W3C home > Mailing lists > Public > html-tidy@w3.org > July to September 2008

Re: gb2312 encoding

From: Eric Frost <eric.frost@mp2kmag.com>
Date: Mon, 4 Aug 2008 10:26:52 -0500
Message-ID: <56FABABC4947455D8686F1E4F98BB5F3@Ericdell>
To: "alex242" <pshenichnov@gmail.com>
Cc: <html-tidy@w3.org>

Alex,

Try this: http://www.iconv.com/iconv.htm

I never knew there were so many character sets!

I almost had ASCII memorized at one point programming Commodores...

Eric

______________________________________
Eric Frost, PhD
http://www.mappoint2009.com
http://www.pushpintool.com


--------------------------------------------------
From: "Arnaud Desitter" <arnaud02@users.sourceforge.net>
Sent: Monday, August 04, 2008 10:08 AM
To: "alex242" <pshenichnov@gmail.com>
Cc: <html-tidy@w3.org>
Subject: Re: gb2312 encoding

>
> Hi,
>
> You need to convert your files from whatever encoding they are in
> (gb2313 in your case) to UTF8. iconv is an option.

To do:
Transcribe the mailing list message from "From: Eric Frost" to "many character sets!". Rely solely on the mailing list message above.

Information supplied:
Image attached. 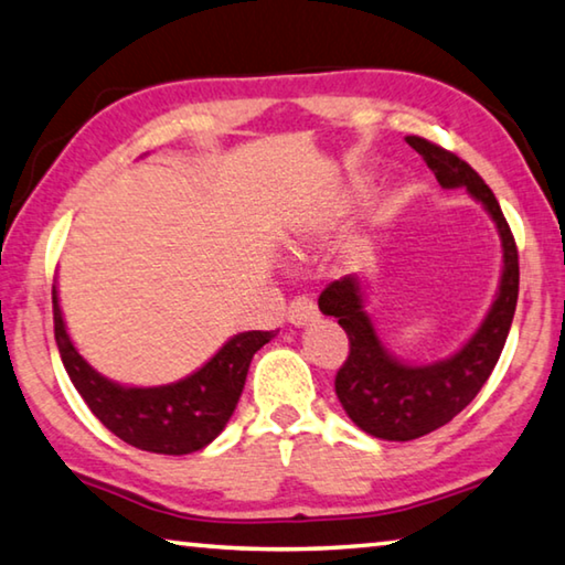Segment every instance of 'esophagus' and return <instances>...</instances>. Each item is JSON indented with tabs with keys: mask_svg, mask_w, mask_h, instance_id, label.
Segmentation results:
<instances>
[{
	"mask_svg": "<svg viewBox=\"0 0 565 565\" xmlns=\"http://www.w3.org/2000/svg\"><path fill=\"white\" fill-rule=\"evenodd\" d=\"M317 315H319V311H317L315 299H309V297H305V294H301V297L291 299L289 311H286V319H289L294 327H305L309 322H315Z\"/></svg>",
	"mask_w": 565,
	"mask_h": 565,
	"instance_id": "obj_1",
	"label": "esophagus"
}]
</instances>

...

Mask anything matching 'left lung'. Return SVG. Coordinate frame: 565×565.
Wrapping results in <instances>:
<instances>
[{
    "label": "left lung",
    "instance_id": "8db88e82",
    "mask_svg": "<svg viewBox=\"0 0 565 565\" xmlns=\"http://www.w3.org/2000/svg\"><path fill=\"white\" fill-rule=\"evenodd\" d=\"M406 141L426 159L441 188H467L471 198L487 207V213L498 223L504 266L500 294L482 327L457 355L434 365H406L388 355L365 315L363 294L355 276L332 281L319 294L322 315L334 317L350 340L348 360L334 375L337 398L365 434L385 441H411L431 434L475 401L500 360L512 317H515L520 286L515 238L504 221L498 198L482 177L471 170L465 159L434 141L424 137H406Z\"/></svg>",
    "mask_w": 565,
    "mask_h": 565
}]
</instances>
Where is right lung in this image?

Task output:
From: Eric Frost <eric.frost@mp2kmag.com>
Date: Mon, 4 Aug 2008 10:26:52 -0500
Message-ID: <56FABABC4947455D8686F1E4F98BB5F3@Ericdell>
To: "alex242" <pshenichnov@gmail.com>
Cc: <html-tidy@w3.org>

Alex,

Try this: http://www.iconv.com/iconv.htm

I never knew there were so many character sets!